Source data:
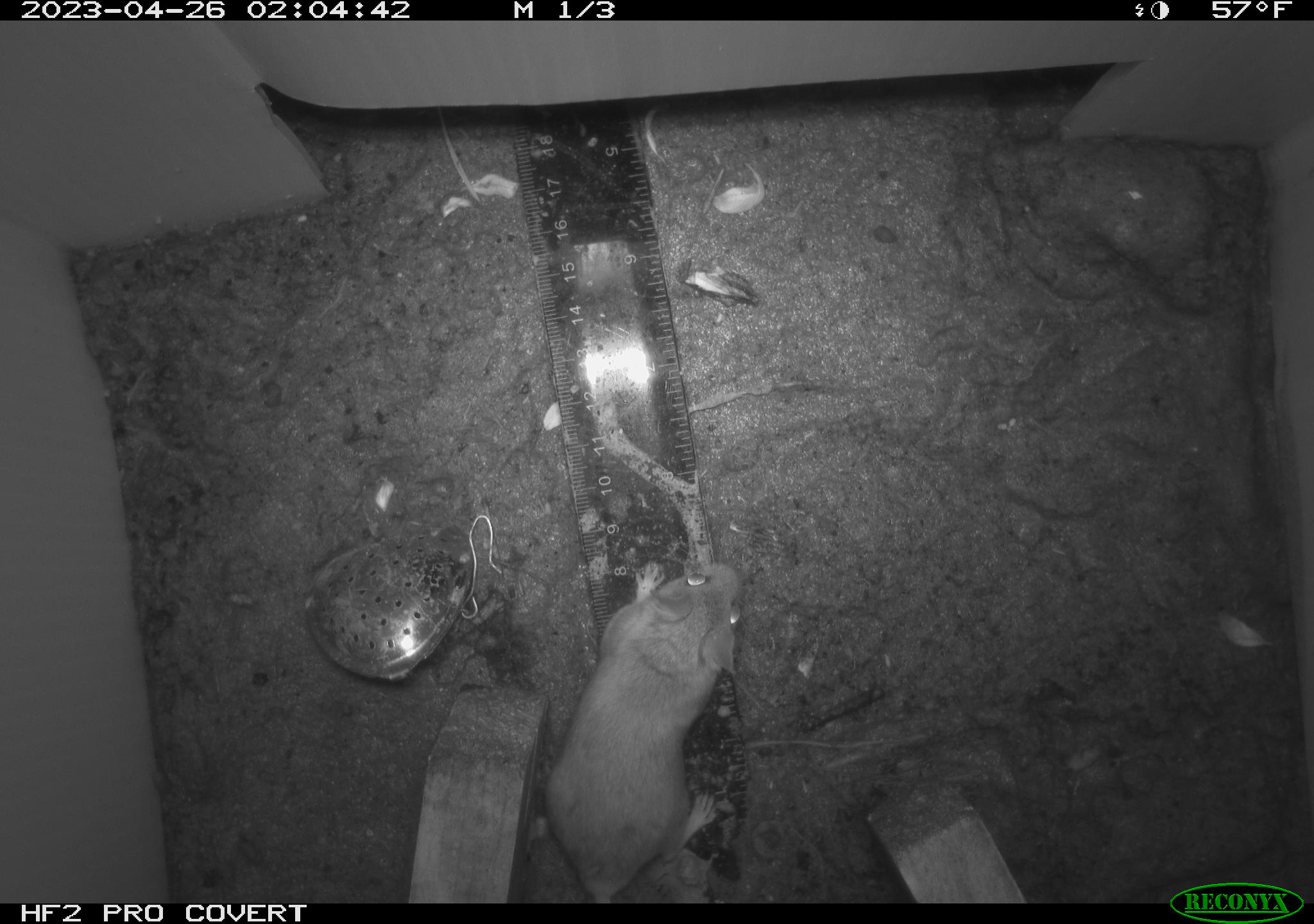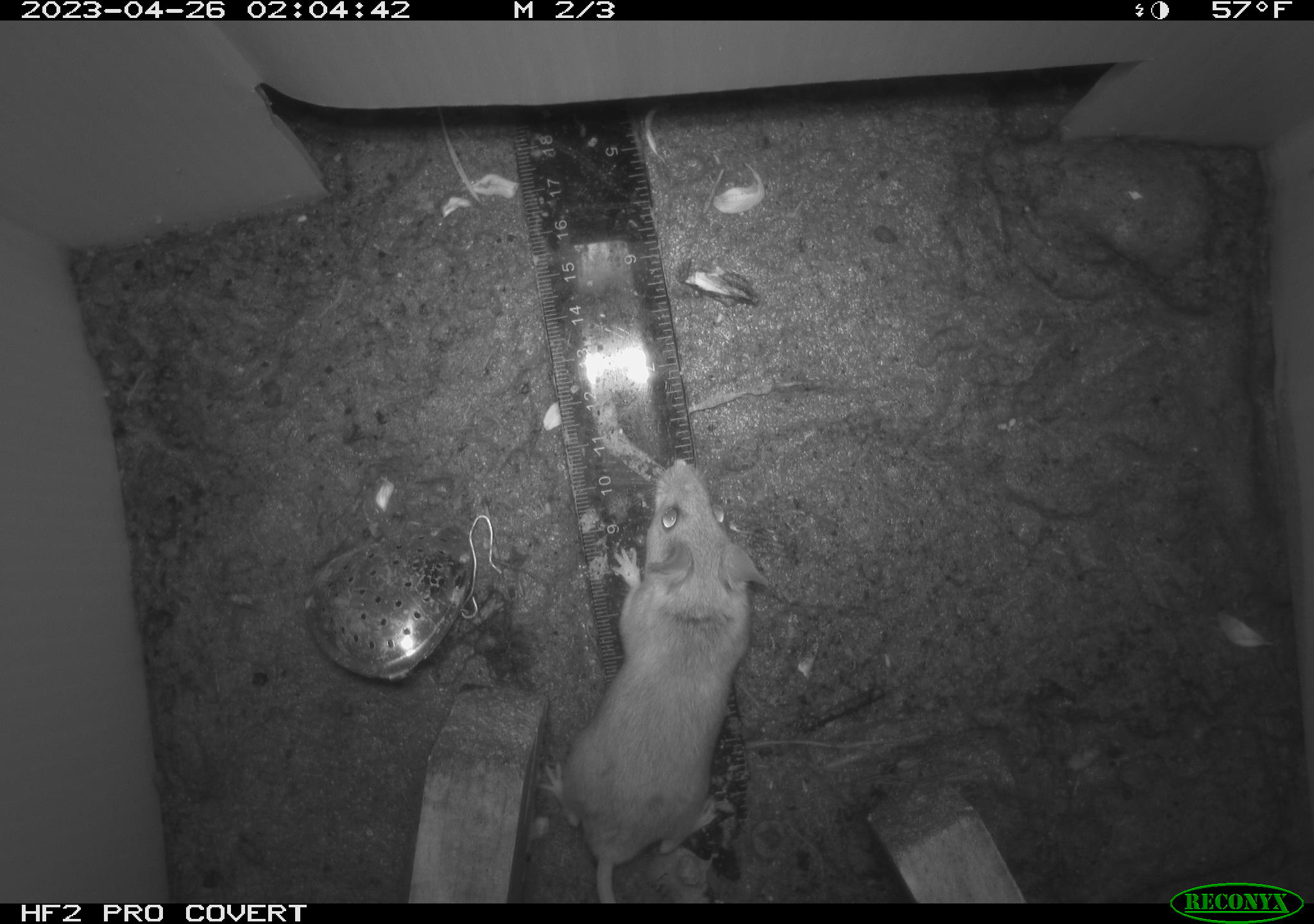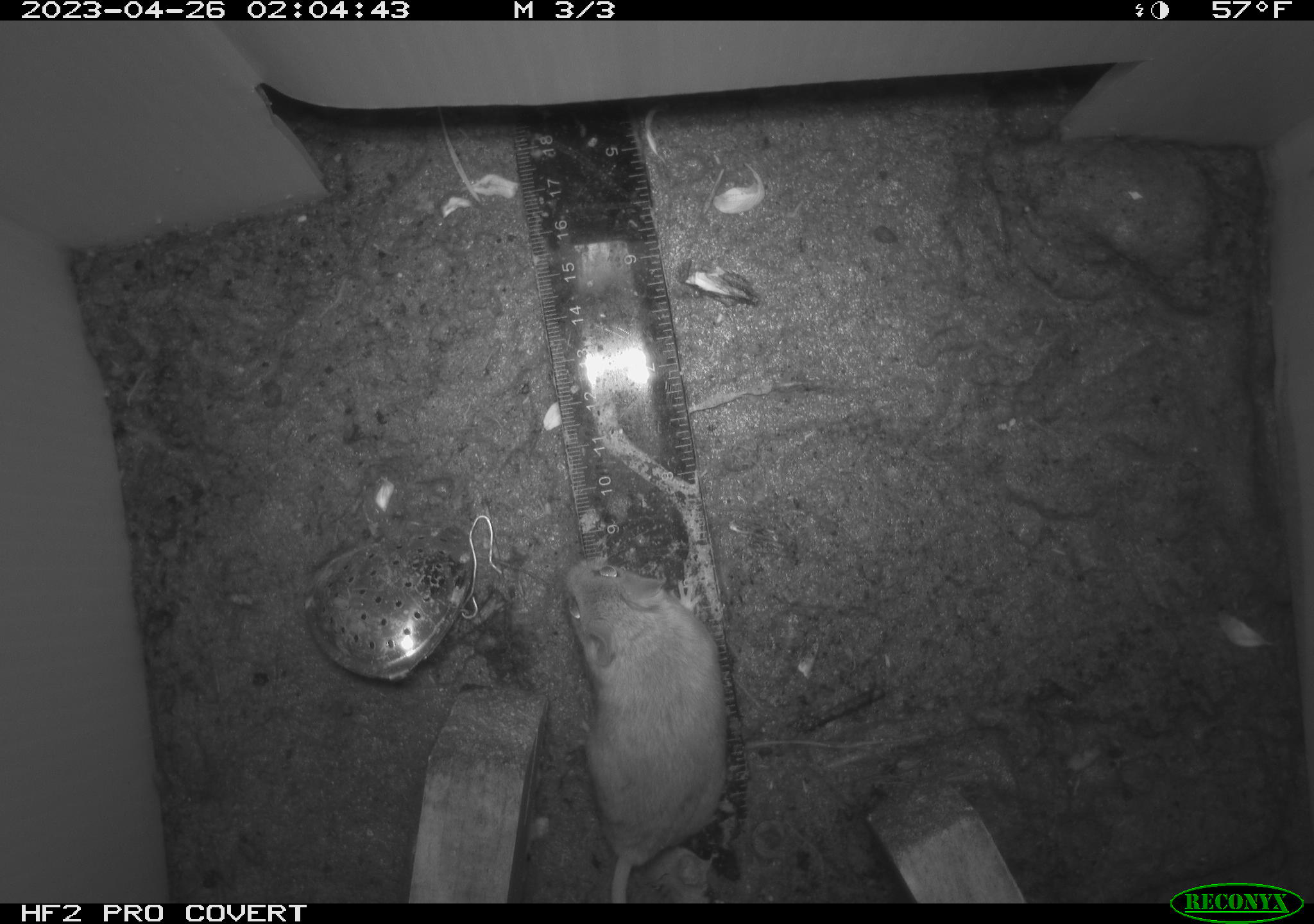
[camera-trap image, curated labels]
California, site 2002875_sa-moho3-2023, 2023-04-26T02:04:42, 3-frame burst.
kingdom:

What is expected: Your answer must be an exact copy of the listing, with every picture omitted.

Task solution:
[camera-trap image, curated labels]
California, site 2002875_sa-moho3-2023, 2023-04-26T02:04:42, 3-frame burst.
kingdom:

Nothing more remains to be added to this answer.